分数规划
分数规划
给一堆物品,有两属性\(a[i]\),\(b[i]\)求一个选择数组使得下式最大化:
\[\frac{\sum w[i]*a[i]}{\sum w[i]*b[i]}(其中w[i]\in \{0,1\})
\]
#include<bits/stdc++.h>
using namespace std;
#define LL long long
#define endl '\n'
const int MAXN = 1e5;
const double eps = 1e-6;
double a[MAXN + 10];
double b[MAXN + 10];
int n;
void clean()
{
}
bool check(double x)
{
for (int i = 1; i <= n; ++i)
if (a[i] - b[i] * x > 0)
return 1;
return 0;
}
void solve()
{
// max{sum{a}/sum{b}}
clean();
scanf("%d", &n);
double l = 0, r = 0, mid;
for (int i = 1; i <= n; ++i)
scanf("%lf%lf", &a[i], &b[i]),
r += b[i];
while (l + eps < r)

= 任务目标 1 =
以下三个说法是否符合这段关于分数规划的文本？(a) 每个w[i]只能取0或1。(b) 代码把eps设为1e-6。(c) 二分右端点r的初值是所有a[i]之和。请逐项答是或否，并引用文本中起决定作用的原话。

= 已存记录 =
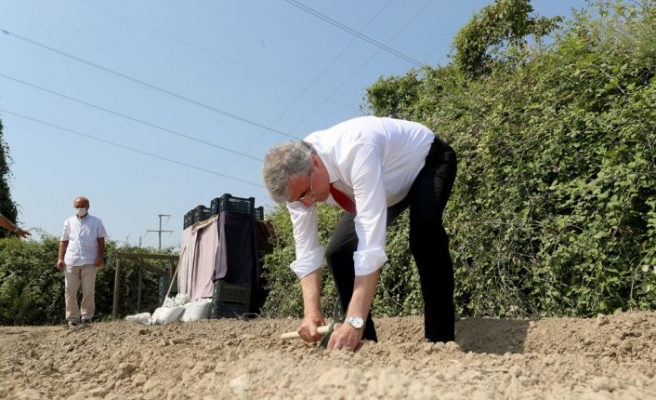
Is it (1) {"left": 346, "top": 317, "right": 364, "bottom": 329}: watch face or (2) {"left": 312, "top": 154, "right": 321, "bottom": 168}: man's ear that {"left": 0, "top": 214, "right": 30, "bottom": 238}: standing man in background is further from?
(1) {"left": 346, "top": 317, "right": 364, "bottom": 329}: watch face

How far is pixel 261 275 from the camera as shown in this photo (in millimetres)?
8141

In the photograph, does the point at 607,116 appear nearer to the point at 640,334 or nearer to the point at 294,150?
the point at 640,334

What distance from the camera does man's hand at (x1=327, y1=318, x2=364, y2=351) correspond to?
2123 millimetres

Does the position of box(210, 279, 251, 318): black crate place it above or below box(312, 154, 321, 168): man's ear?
below

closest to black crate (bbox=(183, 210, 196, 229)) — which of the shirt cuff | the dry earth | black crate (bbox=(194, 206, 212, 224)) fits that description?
black crate (bbox=(194, 206, 212, 224))

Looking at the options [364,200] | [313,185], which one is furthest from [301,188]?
[364,200]

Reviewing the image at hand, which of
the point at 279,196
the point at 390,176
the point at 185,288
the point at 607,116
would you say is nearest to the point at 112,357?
the point at 279,196

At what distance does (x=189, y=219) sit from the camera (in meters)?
10.6

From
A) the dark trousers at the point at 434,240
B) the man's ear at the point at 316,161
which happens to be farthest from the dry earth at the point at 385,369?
the man's ear at the point at 316,161

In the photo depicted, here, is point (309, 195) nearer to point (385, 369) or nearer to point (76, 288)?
point (385, 369)

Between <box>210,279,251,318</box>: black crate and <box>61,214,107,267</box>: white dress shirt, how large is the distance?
1.72m

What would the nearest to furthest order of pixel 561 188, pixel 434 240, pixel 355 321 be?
pixel 355 321 → pixel 434 240 → pixel 561 188

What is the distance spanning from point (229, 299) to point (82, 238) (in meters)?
2.14

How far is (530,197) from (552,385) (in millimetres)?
2459
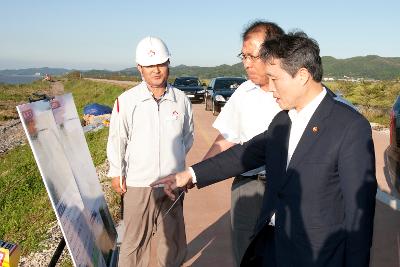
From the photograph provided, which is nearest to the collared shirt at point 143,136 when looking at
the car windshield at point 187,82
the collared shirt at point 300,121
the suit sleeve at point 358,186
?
the collared shirt at point 300,121

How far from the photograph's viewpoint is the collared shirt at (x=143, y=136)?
157 inches

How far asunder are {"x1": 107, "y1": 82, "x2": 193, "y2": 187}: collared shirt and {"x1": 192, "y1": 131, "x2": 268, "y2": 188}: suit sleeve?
0.92m

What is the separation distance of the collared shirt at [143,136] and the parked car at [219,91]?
15.1m

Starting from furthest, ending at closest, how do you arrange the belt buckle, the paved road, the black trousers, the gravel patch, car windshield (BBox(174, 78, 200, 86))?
car windshield (BBox(174, 78, 200, 86)) → the gravel patch → the paved road → the belt buckle → the black trousers

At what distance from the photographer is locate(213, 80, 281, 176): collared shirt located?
140 inches

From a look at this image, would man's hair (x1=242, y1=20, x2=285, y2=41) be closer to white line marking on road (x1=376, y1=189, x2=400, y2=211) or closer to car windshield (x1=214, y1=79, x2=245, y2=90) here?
white line marking on road (x1=376, y1=189, x2=400, y2=211)

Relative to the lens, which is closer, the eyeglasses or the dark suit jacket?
the dark suit jacket

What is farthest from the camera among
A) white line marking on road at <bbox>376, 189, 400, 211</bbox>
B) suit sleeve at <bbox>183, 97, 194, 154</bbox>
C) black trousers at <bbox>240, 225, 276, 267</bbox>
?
white line marking on road at <bbox>376, 189, 400, 211</bbox>

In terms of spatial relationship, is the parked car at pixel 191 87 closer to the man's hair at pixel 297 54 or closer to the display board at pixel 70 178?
the display board at pixel 70 178

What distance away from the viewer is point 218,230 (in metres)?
6.02

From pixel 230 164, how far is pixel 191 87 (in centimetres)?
2500

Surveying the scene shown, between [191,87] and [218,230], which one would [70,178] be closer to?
[218,230]

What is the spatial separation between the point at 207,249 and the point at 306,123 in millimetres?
3180

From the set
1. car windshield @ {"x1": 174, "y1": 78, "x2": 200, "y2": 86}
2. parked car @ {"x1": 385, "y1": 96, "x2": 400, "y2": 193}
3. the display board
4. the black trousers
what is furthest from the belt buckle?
car windshield @ {"x1": 174, "y1": 78, "x2": 200, "y2": 86}
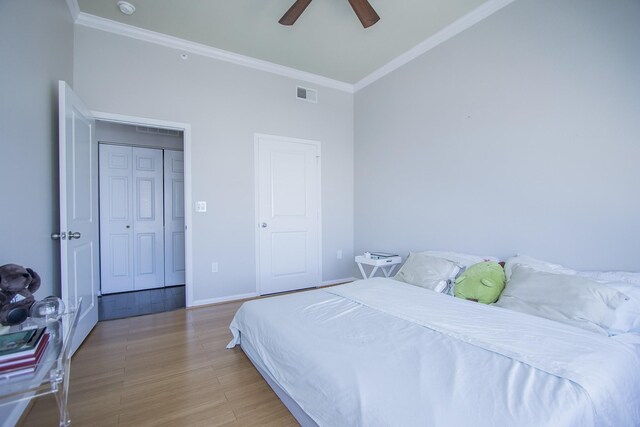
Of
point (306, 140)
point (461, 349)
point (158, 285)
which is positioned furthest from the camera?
point (158, 285)

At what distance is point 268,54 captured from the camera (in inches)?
141

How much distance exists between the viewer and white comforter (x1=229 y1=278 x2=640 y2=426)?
3.26 ft

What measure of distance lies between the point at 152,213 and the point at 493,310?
14.3 ft

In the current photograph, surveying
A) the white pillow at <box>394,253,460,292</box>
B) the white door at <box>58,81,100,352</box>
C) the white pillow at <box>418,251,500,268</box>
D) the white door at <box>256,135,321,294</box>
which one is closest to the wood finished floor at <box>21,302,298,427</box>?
the white door at <box>58,81,100,352</box>

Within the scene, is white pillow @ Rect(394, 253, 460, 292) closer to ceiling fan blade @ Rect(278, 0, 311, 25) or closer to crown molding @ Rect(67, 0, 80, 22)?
ceiling fan blade @ Rect(278, 0, 311, 25)

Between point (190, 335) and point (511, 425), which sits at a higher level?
point (511, 425)

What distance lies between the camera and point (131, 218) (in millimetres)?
4223

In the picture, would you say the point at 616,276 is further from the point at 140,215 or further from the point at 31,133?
the point at 140,215

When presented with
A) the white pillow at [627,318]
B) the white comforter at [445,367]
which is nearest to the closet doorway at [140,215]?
the white comforter at [445,367]

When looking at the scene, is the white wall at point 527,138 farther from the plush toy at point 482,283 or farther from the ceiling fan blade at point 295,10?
the ceiling fan blade at point 295,10

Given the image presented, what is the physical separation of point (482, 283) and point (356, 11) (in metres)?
2.32

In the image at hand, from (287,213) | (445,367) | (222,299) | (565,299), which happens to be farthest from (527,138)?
(222,299)

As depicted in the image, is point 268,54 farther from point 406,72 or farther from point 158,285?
point 158,285

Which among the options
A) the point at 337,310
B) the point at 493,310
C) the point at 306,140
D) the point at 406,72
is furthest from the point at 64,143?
the point at 406,72
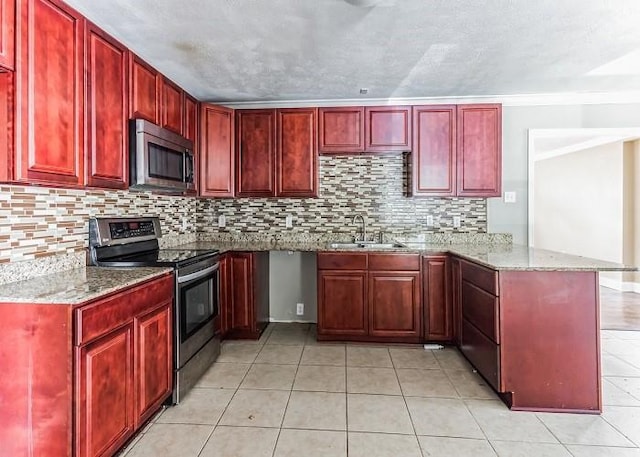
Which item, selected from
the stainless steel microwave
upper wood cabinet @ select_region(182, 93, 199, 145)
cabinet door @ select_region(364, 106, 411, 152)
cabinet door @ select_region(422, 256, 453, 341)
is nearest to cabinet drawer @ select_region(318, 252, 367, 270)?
cabinet door @ select_region(422, 256, 453, 341)

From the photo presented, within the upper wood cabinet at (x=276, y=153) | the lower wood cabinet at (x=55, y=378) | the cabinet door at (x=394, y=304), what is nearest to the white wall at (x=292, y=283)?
the upper wood cabinet at (x=276, y=153)

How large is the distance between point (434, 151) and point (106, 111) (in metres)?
2.66

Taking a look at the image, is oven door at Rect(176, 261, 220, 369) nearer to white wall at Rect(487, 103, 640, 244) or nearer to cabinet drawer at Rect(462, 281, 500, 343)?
cabinet drawer at Rect(462, 281, 500, 343)

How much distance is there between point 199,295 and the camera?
8.73ft

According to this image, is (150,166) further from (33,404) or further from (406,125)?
(406,125)

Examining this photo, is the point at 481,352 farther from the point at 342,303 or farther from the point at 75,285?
the point at 75,285

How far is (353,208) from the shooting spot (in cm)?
387

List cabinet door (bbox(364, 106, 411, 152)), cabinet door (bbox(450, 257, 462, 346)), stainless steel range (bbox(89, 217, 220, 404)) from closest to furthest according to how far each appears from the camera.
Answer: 1. stainless steel range (bbox(89, 217, 220, 404))
2. cabinet door (bbox(450, 257, 462, 346))
3. cabinet door (bbox(364, 106, 411, 152))

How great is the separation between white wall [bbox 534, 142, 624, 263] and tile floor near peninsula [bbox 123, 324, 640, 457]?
329cm

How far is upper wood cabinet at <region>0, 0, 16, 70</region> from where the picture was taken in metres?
1.47

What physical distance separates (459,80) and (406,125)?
575mm

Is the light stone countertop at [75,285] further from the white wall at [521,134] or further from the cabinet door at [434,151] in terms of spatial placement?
the white wall at [521,134]

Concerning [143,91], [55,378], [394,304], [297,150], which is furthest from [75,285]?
[394,304]

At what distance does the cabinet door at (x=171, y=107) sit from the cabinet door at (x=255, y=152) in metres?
0.67
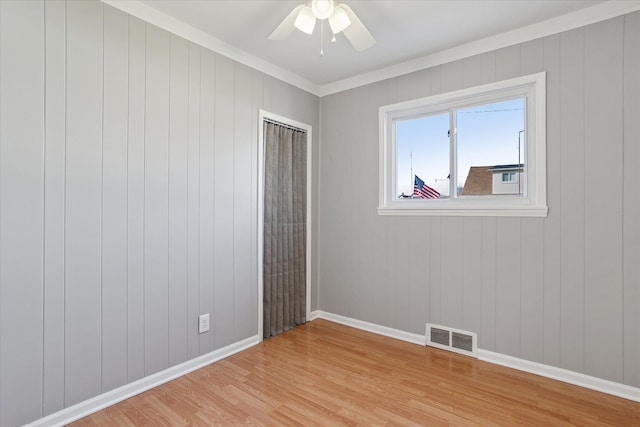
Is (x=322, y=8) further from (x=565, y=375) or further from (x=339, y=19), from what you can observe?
(x=565, y=375)

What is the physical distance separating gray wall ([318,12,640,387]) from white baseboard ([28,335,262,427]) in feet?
4.74

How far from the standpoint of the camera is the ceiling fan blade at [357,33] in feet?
6.38

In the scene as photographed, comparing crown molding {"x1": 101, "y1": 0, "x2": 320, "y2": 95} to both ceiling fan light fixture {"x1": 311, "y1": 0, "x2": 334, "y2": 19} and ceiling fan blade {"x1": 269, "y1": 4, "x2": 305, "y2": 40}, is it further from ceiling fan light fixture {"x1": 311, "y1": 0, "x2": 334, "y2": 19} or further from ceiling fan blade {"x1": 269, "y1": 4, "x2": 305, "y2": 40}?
ceiling fan light fixture {"x1": 311, "y1": 0, "x2": 334, "y2": 19}

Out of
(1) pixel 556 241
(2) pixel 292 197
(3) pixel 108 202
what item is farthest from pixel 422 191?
(3) pixel 108 202

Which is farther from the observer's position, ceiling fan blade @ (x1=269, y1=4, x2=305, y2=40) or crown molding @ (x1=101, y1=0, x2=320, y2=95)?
crown molding @ (x1=101, y1=0, x2=320, y2=95)

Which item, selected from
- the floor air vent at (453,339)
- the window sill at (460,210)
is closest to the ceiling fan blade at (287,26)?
the window sill at (460,210)

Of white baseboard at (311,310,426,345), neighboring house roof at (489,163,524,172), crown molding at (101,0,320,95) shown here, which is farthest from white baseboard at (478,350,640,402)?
crown molding at (101,0,320,95)

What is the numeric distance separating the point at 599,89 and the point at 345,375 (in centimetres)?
260

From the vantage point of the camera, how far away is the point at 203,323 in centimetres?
254

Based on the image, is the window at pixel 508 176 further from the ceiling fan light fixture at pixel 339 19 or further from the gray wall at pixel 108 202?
the gray wall at pixel 108 202

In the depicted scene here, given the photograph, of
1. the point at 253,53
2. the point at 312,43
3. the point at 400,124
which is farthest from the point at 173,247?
the point at 400,124

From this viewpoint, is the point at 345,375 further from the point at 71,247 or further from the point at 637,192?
the point at 637,192

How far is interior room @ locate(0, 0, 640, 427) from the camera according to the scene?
1.80 metres

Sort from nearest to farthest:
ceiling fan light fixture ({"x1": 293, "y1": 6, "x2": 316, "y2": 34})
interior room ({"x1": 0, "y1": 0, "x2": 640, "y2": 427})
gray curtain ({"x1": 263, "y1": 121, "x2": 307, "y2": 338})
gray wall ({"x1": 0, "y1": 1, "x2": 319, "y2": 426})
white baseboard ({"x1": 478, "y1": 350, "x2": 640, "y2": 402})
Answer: gray wall ({"x1": 0, "y1": 1, "x2": 319, "y2": 426})
interior room ({"x1": 0, "y1": 0, "x2": 640, "y2": 427})
ceiling fan light fixture ({"x1": 293, "y1": 6, "x2": 316, "y2": 34})
white baseboard ({"x1": 478, "y1": 350, "x2": 640, "y2": 402})
gray curtain ({"x1": 263, "y1": 121, "x2": 307, "y2": 338})
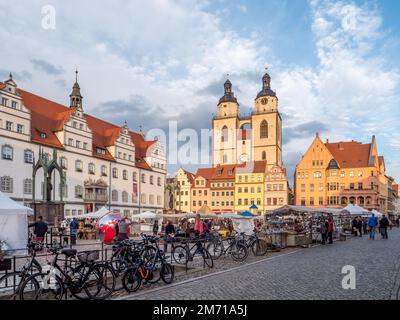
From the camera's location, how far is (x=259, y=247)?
62.2 ft

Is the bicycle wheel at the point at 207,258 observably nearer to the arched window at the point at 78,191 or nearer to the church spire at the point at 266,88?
the arched window at the point at 78,191

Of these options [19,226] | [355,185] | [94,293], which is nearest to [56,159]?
[19,226]

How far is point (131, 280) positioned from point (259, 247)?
9968mm

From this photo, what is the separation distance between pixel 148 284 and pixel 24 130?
36380mm

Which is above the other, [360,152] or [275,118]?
[275,118]

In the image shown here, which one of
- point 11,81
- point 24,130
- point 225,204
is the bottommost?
point 225,204

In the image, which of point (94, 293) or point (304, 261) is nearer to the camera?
point (94, 293)

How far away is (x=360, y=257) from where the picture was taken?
17547 millimetres

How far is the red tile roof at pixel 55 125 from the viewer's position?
46.4 metres

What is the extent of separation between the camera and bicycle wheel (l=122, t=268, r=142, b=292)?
9900 millimetres

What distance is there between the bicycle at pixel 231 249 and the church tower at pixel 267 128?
3191 inches
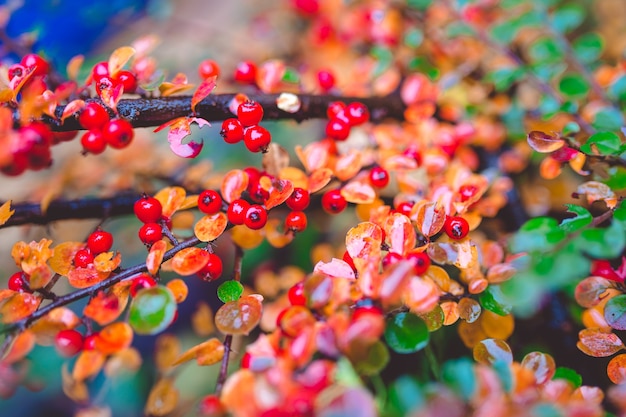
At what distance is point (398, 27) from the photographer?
1.45m

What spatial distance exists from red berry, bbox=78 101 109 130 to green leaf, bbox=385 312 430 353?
565 mm

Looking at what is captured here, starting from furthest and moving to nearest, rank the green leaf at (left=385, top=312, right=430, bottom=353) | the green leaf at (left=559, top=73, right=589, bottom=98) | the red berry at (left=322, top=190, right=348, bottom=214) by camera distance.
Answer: the green leaf at (left=559, top=73, right=589, bottom=98) < the red berry at (left=322, top=190, right=348, bottom=214) < the green leaf at (left=385, top=312, right=430, bottom=353)

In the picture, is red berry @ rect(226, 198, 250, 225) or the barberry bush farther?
red berry @ rect(226, 198, 250, 225)

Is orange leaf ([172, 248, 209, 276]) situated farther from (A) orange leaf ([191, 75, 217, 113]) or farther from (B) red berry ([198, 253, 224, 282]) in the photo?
(A) orange leaf ([191, 75, 217, 113])

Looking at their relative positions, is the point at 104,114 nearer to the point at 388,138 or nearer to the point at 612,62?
the point at 388,138

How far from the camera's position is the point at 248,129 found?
833 mm

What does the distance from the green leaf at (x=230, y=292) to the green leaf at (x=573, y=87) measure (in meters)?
0.95

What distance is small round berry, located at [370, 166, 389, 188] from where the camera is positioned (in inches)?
37.4

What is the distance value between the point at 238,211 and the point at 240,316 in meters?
0.19

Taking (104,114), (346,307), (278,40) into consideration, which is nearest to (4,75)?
(104,114)

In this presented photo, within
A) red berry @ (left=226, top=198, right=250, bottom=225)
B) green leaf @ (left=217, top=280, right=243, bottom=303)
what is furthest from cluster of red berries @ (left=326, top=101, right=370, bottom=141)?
green leaf @ (left=217, top=280, right=243, bottom=303)

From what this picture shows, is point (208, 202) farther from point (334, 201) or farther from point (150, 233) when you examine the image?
point (334, 201)

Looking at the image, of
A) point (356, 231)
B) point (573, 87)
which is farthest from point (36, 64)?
point (573, 87)

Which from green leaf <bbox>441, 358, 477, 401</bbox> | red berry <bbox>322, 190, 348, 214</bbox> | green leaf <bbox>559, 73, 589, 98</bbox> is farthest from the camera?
green leaf <bbox>559, 73, 589, 98</bbox>
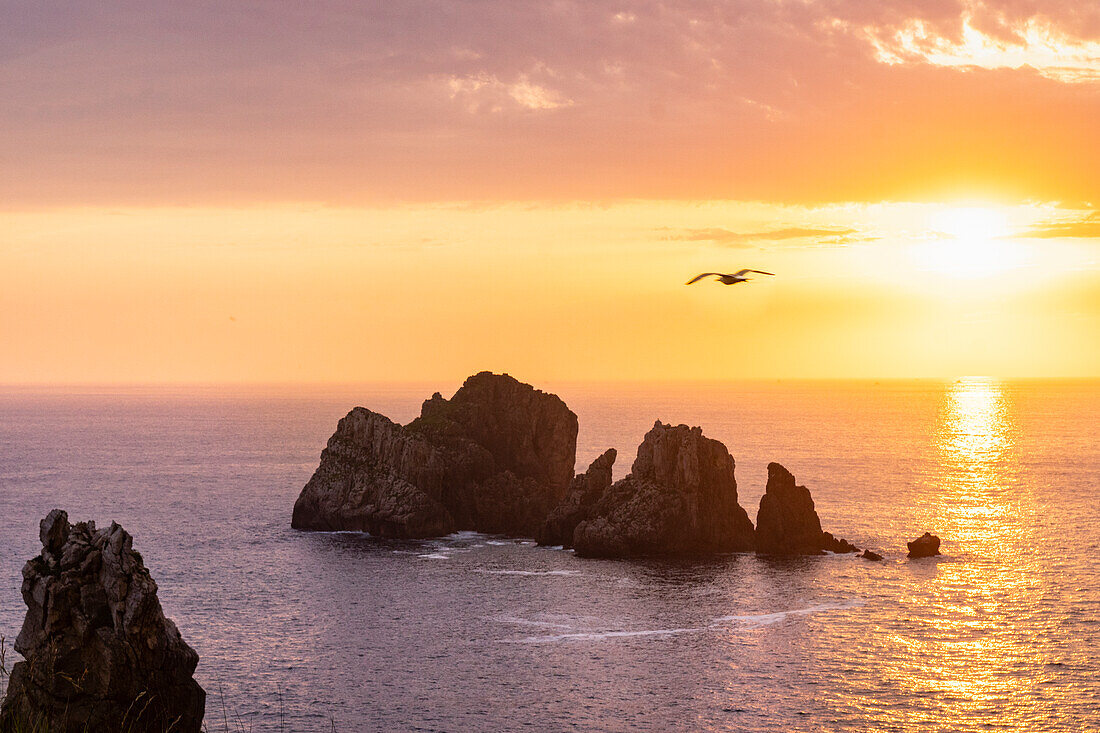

= 任务目标 2 =
记录里哪些行含有字符串“there”？请把这些行全部提取出来。

= 正确答案 1 =
(a) 是：“其中w[i]\in \{0,1\}”
(b) 是：“const double eps = 1e-6;”
(c) 否：“r += b[i];”

= 正确答案 2 =
How much distance is there between point 199,295 and the camera?
What distance is there between the bicycle at pixel 231 249 and the church tower at pixel 267 128?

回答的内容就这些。